Lo sabría René o alguien más, alguien que sí debe existir y a quien le remorderá la conciencia si se desahoga, porque uno lo hace si hay alguien que presione o algún defecto físico o una enfermedad que acompleje. A mucha gente le pareció extraño, se preguntaron quién podría hacerle daño. Nadie se detiene a pensar que vivimos entre hombres. Y el hombre es el peor enemigo del hombre.
II
Hoy me levanté con ganas. Mi madre se fue a las cinco a barrer la calle y la sentí porque aún leía. Apenas se levantó me tiré la sábana arriba y me hice el dormido. Se fue a colar café y volví a leer. Después vino con el sombrero en la mano y me dio un beso. Me dejó el almuerzo para que lo calentara al regresar de la escuela, no sabía que yo no iba hacía dos semanas y no volvería. Me quedaba en casa leyendo los libros que eran el único recuerdo de mi padre. Y a medida que los terminaba les metía candela para que el recuerdo también se hiciera una ceniza y se dispersara.

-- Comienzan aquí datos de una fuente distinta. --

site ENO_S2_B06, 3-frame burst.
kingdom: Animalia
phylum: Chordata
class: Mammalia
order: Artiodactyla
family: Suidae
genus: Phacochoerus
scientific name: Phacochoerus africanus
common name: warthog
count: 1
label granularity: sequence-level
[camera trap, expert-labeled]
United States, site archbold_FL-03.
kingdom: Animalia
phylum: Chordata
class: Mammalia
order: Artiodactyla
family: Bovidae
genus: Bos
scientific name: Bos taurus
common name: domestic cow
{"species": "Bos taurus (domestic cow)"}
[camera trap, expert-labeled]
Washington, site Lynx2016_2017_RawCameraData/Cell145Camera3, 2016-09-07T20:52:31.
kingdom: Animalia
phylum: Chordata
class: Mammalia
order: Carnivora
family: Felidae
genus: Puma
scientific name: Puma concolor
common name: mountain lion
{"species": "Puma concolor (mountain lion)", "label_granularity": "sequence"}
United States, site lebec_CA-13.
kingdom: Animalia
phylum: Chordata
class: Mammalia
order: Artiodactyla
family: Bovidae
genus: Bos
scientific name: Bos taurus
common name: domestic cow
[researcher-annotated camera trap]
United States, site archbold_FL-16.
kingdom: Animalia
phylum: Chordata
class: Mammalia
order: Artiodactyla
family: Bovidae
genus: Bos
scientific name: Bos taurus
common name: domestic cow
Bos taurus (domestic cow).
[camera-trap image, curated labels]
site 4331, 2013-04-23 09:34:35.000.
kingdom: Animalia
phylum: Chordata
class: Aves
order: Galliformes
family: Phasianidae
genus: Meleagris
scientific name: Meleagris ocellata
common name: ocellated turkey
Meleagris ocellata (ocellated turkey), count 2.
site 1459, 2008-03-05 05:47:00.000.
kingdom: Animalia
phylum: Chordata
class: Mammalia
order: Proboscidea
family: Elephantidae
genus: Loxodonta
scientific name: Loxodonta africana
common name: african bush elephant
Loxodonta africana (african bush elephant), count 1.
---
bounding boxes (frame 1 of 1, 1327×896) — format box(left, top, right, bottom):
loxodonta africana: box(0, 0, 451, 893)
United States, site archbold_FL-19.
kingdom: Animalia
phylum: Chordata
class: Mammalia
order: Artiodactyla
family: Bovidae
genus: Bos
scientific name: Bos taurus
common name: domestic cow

Mi padre dejó a mi madre porque estaba loca, él mismo lo dijo, y después fue Rosa la Loca para el mundo entero. Había perdido a mi hermano menor y empezaba a protegerme demasiado. Mi madre y yo vivíamos en las afueras del pueblo, cerca de la loma, por donde el tío Manuel, hermano de mi madre, pastoreaba el caballo. Era una casa bastante grande y cómoda para los dos; solo teníamos que buscar la leña para que ella pudiera hacer su café de madrugada. Mi tío llegaba temprano, me volvía loco apenas escuchaba los resoplidos del caballo y enseguida iba a mirarle el lucero en medio de la frente. Quería pasarle la mano, ir a bañarlo en las cajas de agua. Apenas llegaba Manuel corría y me sentaba en sus piernas, le encendía el tabaco y le daba un jarro grande con bastante café. Me le prendía del cuello, no quería soltarlo. Mi madre le había prohibido que me montara en el caballo. Entonces solo iba a ayudarle a cortar la hierba y me revolcaba.